That was after they were imported into the FR, which I'd made complicated by the first MoonshE book being the first published FR product. The novels were actually written to tie into a TSR UK original Setting, meant to be a sort of British answer to Dragonlance. The novels were just about done, but TSR UK was liquidated and the product line canned. At the same time, TSR was preparing FR for publication, so they asked Ed Greenwood if the Moonshaes could be horned in somewhere, so he obliged. They didn't exist in his home campaign.
 



Which PotA subplot is that, out of interest?
Spoilers for Thornhold and Princes of the Apocalypse: The lich Renwick Caradoon, who can be found in the Sacred Stone Monastery in PotA, was created for the novel Thornhold. His relationship with his brother Samular and the order of Tyrran knights that his brother founded forms the basis of the background lore in the novel (the novel’s protagonist and principal antagonist are both descendants of Samular), and Renwick appears in the flesh in a key scene midway through the book. That scene as well as as several others in the novel take place at the knights’ training compound Summit Hall, which also receives a rather thorough description in the novel (much more thorough than in the adventure!).

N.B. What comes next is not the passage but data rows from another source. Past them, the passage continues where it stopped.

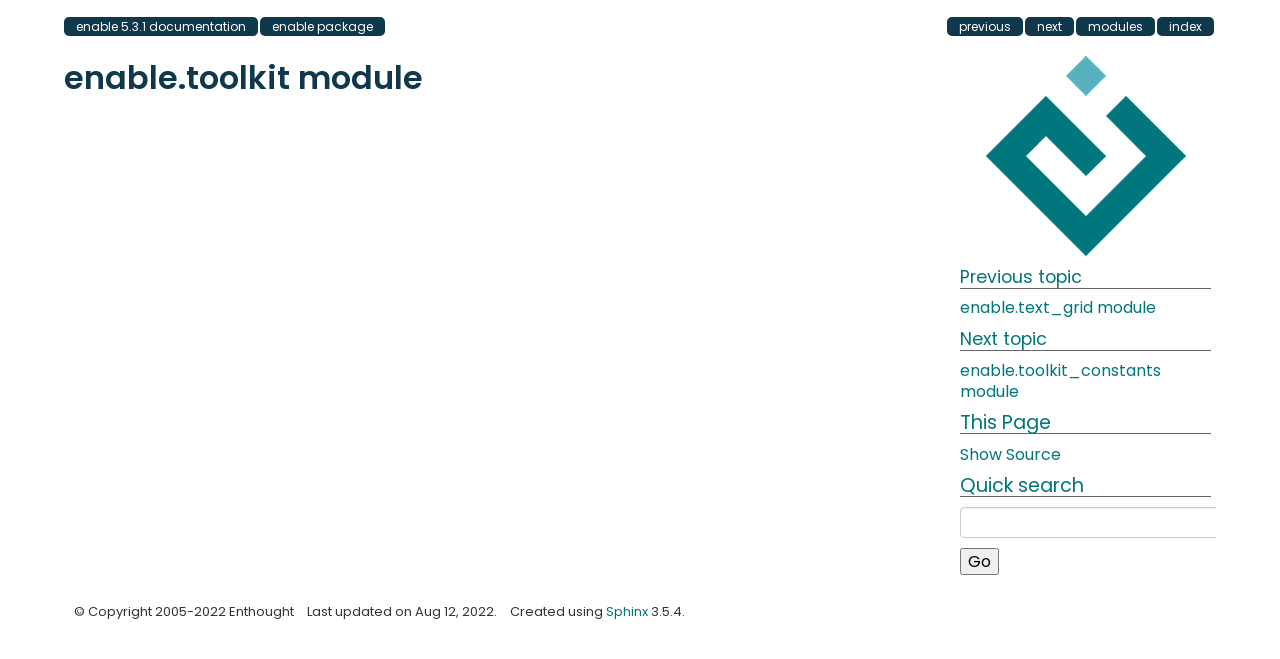

--- FILE ---
content_type: text/html; charset=utf-8
request_url: https://docs.enthought.com/enable/api/enable.toolkit.html
body_size: 1263
content:
<!DOCTYPE html>

<html>
  <head>
    <meta charset="utf-8">
    <meta name="generator" content="Docutils 0.17.1: http://docutils.sourceforge.net/" />

    <title>enable.toolkit module &mdash; enable 5.3.1 documentation</title>
    
    <link rel="stylesheet" type="text/css" href="../_static/css/spc-bootstrap.css">
    <link rel="stylesheet" type="text/css" href="../_static/css/spc-extend.css">
    <link rel="stylesheet" href="../_static/enthought.css" type="text/css" >
    <link rel="stylesheet" href="../_static/pygments.css" type="text/css" >
    <link rel="stylesheet" href="../_static/copybutton.css" type="text/css" >
    <script type="text/javascript">
      var DOCUMENTATION_OPTIONS = {
        URL_ROOT:    '../',
        VERSION:     '5.3.1',
        COLLAPSE_INDEX: false,
        FILE_SUFFIX: '.html',
        LINK_SUFFIX: '.html',
        SOURCELINK_SUFFIX: '.txt',
        HAS_SOURCE:  true
      };
    </script>
    <script type="text/javascript" src="../_static/jquery.js"></script>
    <script type="text/javascript" src="../_static/underscore.js"></script>
    <script type="text/javascript" src="../_static/doctools.js"></script>
    <script type="text/javascript" src="../_static/clipboard.min.js"></script>
    <script type="text/javascript" src="../_static/copybutton.js"></script>
    <script type="text/javascript" src="../_static/js/copybutton.js"></script>
    <script type="text/javascript" src="../_static/js/wrap_on_dot.js"></script>
    <link rel="shortcut icon" href="../_static/img/favicon.png">
    <link rel="index" title="Index" href="../genindex.html" >
    <link rel="search" title="Search" href="../search.html" >
    <link rel="top" title="enable 5.3.1 documentation" href="../index.html" >
    <link rel="up" title="enable package" href="enable.html" >
    <link rel="next" title="enable.toolkit_constants module" href="enable.toolkit_constants.html" >
    <link rel="prev" title="enable.text_grid module" href="enable.text_grid.html" > 
  </head>
  <body>
  <div class="container">
    <div class="header">
    </div>
  </div>

    <div class="container">
      <div class="main">
        
	<div class="row-fluid">
	  <div class="span12">
	    <div class="spc-navbar">
              
    <ul class="nav nav-pills pull-left">
	
        <li class="active"><a href="../index.html">enable 5.3.1 documentation</a></li>
	
          <li class="active"><a href="enable.html" accesskey="U">enable package</a></li> 
    </ul>
              
              
    <ul class="nav nav-pills pull-right">
      <li class="active">
        <a href="../genindex.html" title="General Index"
           accesskey="I">index</a>
      </li>
      <li class="active">
        <a href="../py-modindex.html" title="Python Module Index"
           >modules</a>
      </li>
      <li class="active">
        <a href="enable.toolkit_constants.html" title="enable.toolkit_constants module"
           accesskey="N">next</a>
      </li>
      <li class="active">
        <a href="enable.text_grid.html" title="enable.text_grid module"
           accesskey="P">previous</a>
      </li>
    </ul>
              
	    </div>
	  </div>
	</div>
        

	<div class="row-fluid">
          <div class="span9">
            
        <div class="bodywrapper">
          <div class="body" id="spc-section-body" role="main">
            
  <section id="module-enable.toolkit">
<span id="enable-toolkit-module"></span><h1>enable.toolkit module<a class="headerlink" href="#module-enable.toolkit" title="Permalink to this headline">¶</a></h1>
</section>


          </div>
        </div>
          </div>
      <div class="spc-rightsidebar span3">
        <div class="sphinxsidebarwrapper">
            <p class="logo"><a href="../index.html">
              <img class="logo" src="../_static/img/e-logo.png" alt="Logo">
            </a></p>
  <h4>Previous topic</h4>
  <p class="topless"><a href="enable.text_grid.html"
                        title="previous chapter">enable.text_grid module</a></p>
  <h4>Next topic</h4>
  <p class="topless"><a href="enable.toolkit_constants.html"
                        title="next chapter">enable.toolkit_constants module</a></p>
  <h3>This Page</h3>
  <div>
    <a href="../_sources/api/enable.toolkit.rst.txt"
       rel="nofollow">Show Source</a>
  </div>
<div id="searchbox" style="display: none" role="search">
  <h3 id="searchlabel">Quick search</h3>
    <div class="searchformwrapper">
    <form class="search" action="../search.html" method="get">
      <input type="text" name="q" aria-labelledby="searchlabel" />
      <input type="submit" value="Go" />
    </form>
    </div>
</div>
<script>$('#searchbox').show(0);</script>
        </div>
      </div>
        </div>
      </div>
    </div>

    <div class="container container-navbar-bottom">
      <div class="spc-navbar">
        
      </div>
    </div>
    <div class="container">
    <div class="footer">
    <div class="row-fluid">
    <ul class="inline pull-left">
      <li>
        &copy; Copyright 2005-2022 Enthought
      </li>
      <li>
      Last updated on Aug 12, 2022.
      </li>
      <li>
      Created using <a href="http://sphinx.pocoo.org/">Sphinx</a> 3.5.4.
      </li>
    </ul>
    </div>
    </div>
    </div>
  </body>
</html>

--- FILE ---
content_type: text/css; charset=utf-8
request_url: https://docs.enthought.com/enable/_static/css/spc-extend.css
body_size: -33
content:
body {
  background-color: white;
}
.container {
  width: 90%;
}
.underline {
  border-bottom: 1.5px solid #eeeeee;
}
.header {
  margin-top: 15px;
  margin-bottom: 15px;
  margin-left: 0px;
  margin-right: 0px;
}
.spc-navbar {
  margin-top: 15px;
  margin-bottom: 5px;
  margin-left: 0px;
  margin-right: 0px;
}
.spc-navbar .nav-pills {
  margin-bottom: 0px;
  font-size: 12px;
}
.spc-navbar .nav-pills > li > a {
  padding-top: 2.5px;
  padding-bottom: 2.5px;
}
.spc-page-title h1,
.spc-page-title h2,
.spc-page-title h3,
.spc-page-title h4 {
  font-weight: normal;
  border-bottom: 1.5px solid #eeeeee;
}
.tags .btn {
  border: none;
  font-size: 9.5px;
  font-weight: bold;
}
.spc-search-result-title h1,
.spc-search-result-title h2,
.spc-search-result-title h3,
.spc-search-result-title h4 {
  font-weight: normal;
}
.spc-snippet-header {
  margin-bottom: 5px;
}
.spc-snippet-info {
  padding-top: 10px;
}
.spc-snippet-info .dl-horizontal {
  margin: 5px;
}
.spc-snippet-info .dl-horizontal dt {
  font-weight: normal;
}
.spc-snippet-body {
  padding: 10px;
}
.spc-snippet-body .accordion-group {
  border: none;
}
.spc-snippet-body .accordion-heading {
  text-transform: uppercase;
  font-size: 14px;
  border-bottom: 1px solid #e5e5e5;
}
.spc-snippet-body .accordion-heading .accordion-toggle {
  padding-top: 10px;
  padding-bottom: 5px;
}
.spc-rightsidebar {
  color: #555555;
}
.spc-rightsidebar .navigation {
  padding: 2px 10px;
  font-size: 11.9px;
}
.spc-rightsidebar .navigation .nav-title {
  font-weight: bold;
  text-transform: uppercase;
}
.spc-rightsidebar .navigation li {
  margin: 5px;
}
.footer {
  padding: 5px;
  font-size: small;
}


--- FILE ---
content_type: application/javascript; charset=utf-8
request_url: https://docs.enthought.com/enable/_static/js/wrap_on_dot.js
body_size: -324
content:
// In long descclassnames, allow word-wrapping on periods.

$(document).ready(function() {
    $('.descclassname').html(function(index, html) {
        return html.replace(/\./g, '.<wbr>');
    });
});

Although it has the potential to be either major or minor as presented in the module itself, the subplot involving Renwick, the corpse of the knight Narl Elrok, and the corpse of Samular Caradoon can easily become one of the module’s highlights, and I think most DMs and players love this part of PotA.
 

GreyLord

Legend
I'd choose more of one of the Tales books.

Realms of Valor, Realms of Infamy, Realms of Magic...etc.

One of those that could be good would be Once around the Realms.

They are a bunch of short stories, but cover a LOT of different areas.
 


Cool! I didn't know that.

So it looks like they were originally in the FR but that the appearance of the islands were changed to suit the novel (the original archipelago became an island group similar to the British Isles as per the novel). Doug Niles changed the name to Moonshae in his novel to suit what Ed Greenwood already had in place.

So the correct way to put this is that the Moonshaes were always part of FR. It's just that the Doug Niles Darkwalker on Moonshae novel, originally slated for the Dragonlance universe, was ported over to FR for marketing purposes (along with a few tweaks on the FR side to accommodate the parts of the novel already written).